■ **DATA ENTRIES**
---

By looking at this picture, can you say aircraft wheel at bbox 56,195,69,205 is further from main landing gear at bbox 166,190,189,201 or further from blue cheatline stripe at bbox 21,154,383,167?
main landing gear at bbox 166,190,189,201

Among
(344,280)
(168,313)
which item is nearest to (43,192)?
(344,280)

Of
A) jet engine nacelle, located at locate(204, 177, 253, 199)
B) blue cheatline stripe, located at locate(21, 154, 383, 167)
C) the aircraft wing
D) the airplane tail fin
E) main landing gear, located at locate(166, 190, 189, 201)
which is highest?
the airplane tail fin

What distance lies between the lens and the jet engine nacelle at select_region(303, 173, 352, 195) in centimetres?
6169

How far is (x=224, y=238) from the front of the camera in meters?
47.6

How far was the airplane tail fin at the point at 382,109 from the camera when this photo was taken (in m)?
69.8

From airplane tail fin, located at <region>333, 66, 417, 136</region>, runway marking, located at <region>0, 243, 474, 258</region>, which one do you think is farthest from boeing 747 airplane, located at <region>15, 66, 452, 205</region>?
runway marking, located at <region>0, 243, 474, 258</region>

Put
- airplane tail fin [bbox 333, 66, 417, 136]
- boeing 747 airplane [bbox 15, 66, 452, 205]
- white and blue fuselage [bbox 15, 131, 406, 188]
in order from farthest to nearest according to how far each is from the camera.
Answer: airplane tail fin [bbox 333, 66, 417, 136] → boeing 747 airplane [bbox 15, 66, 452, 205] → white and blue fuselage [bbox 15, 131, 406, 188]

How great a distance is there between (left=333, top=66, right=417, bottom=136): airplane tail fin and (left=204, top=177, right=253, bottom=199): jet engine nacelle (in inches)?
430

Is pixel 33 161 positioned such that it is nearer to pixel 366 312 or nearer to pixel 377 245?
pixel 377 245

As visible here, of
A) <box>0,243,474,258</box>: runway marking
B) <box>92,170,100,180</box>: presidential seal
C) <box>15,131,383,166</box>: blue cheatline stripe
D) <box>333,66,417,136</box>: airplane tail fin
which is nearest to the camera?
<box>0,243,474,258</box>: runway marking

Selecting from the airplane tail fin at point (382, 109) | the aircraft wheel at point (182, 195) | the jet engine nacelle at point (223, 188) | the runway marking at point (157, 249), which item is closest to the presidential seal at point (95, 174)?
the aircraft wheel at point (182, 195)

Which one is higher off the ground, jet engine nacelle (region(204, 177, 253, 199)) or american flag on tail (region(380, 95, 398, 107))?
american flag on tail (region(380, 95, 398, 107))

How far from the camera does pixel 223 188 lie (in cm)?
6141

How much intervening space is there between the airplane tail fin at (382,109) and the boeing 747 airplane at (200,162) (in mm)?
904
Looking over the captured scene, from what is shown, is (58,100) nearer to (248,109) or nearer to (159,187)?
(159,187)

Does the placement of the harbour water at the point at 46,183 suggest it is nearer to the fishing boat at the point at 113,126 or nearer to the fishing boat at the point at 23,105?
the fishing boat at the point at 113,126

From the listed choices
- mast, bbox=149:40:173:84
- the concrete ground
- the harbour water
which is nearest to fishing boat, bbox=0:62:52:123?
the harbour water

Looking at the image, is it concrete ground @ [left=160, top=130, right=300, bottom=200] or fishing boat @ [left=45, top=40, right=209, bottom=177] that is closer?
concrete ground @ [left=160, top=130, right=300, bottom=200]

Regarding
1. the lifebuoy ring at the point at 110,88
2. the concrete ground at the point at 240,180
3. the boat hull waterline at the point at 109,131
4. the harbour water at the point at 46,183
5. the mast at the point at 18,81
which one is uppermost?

---

■ **WORK TO BE COMPLETED**
Copy out each line above that contains the word "farthest".

■ **EXERCISE RESPONSE**
From airplane tail fin, located at <region>333, 66, 417, 136</region>, runway marking, located at <region>0, 243, 474, 258</region>, which one do you think is farthest from boeing 747 airplane, located at <region>15, 66, 452, 205</region>?
in order from farthest to nearest according to how far each is from the camera.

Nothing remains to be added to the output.